Священник снова рассмеялся.
— И что ты ей посоветовал?
— Принимать антидепрессанты. Как делают все. Экзистенциальная тоска не по моей части. Если людям так нравится депрессия, которую они лукаво изобрели, пускай борются своими методами. Церковь здесь ни при чем.
Гантер покачал головой, отодвинул тарелку и положил локти на стол.
— Пап, я серьезно. Скажи, вот если больной человек в невменяемом состоянии во время приступа кого-то убил, он, с точки зрения Церкви, виновен?
Отец Гантера, привыкший к любым вопросам, ничуть не удивился и очень серьезно, голосом, каким всегда читал проповеди, произнес:
— Тот, кто убил в невменяемом состоянии, и это действительно так, греха не имеет, потому что, как сказано у апостола Павла: «Если не имеем закона, то не имеем и греха». Если человек не знает закона и не имеет над собой закона, то есть невменяем, он животное. Значит, он не может совершить грех. То, что он совершает, грехом не является.
Отец Гантера замолчал.
— Но ведь человек, пусть и в бессознательном состоянии, не булку в магазине крадет и не съедает… не знаю… тридцать пять эклеров за раз, а именно кого-то убивает. Значит, он в этот момент испытывает какие-то ужасные чувства.

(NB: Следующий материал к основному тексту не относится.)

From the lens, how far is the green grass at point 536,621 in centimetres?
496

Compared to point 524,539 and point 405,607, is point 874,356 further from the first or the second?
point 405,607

— Да, но когда лев съедает овечку… — отец Гантера задумался, — или антилопу… он тоже испытывает ужасные агрессивные чувства. Но греха не имеет.
— Но мы же льва не сравниваем с человеком.
— Но невменяемый человек — это животное. Для невменяемого человека: что убить, что съесть тридцать пять эклеров — равнозначно. Он невменяем.
— А как определить, до какой степени человек не понимает того, что делает?
— Это определяет медицинская экспертиза.
— Но понимаешь, это вызывает некоторые сомнения… — Гантер пытался подобрать слова.
— Конечно, вызывает, — отец указал на чайник, покрутил в воздухе пальцем — жестом попросил Гантера заварить чай.
— Ну, потому что… возвращаясь к эклерам, — Гантер усмехнулся, — все-таки для того чтобы… для того чтобы… совершить какое-то насилие, все равно должен быть ужасный… импульс… ужасное чувство… Разве бессознательность, так называемая бессознательность, освобождает человека от…
— Медик скажет, что у человека в мозгу происходят химические процессы, за которые он не может нести ответственность. А священник скажет, что этот человек охвачен бесом.
— Любой? Любой человек, бессознательно совершающий убийство, охвачен бесом?
Гантер встал из-за стола, открыл крышку чайника и взял графин с водой.
— Совершающий злодеяние?
— Да.
— Конечно.
— А если он в сознательном состоянии совершает злодеяние, то он…
— Тоже.
— Тоже?
— Конечно.
— То есть, любой, кто совершает злодеяние, охвачен бесом?
— Да.
Тут Гантеру пришлось усилием воли подавить смех и даже улыбку, ведь он пообещал Саше серьезно заняться выяснением вопроса, а если бы отец почувствовал неуважение к себе, он бы мигом пресек разговорчики.
— Но тот, кто способен сдержаться, — продолжал отец, кивая на чайник — мол, наливай уже, — тот молодец. Он укротил свою бесовскую природу. Он укротил беса внутри себя. Он способен сдержаться. Очень хорошо.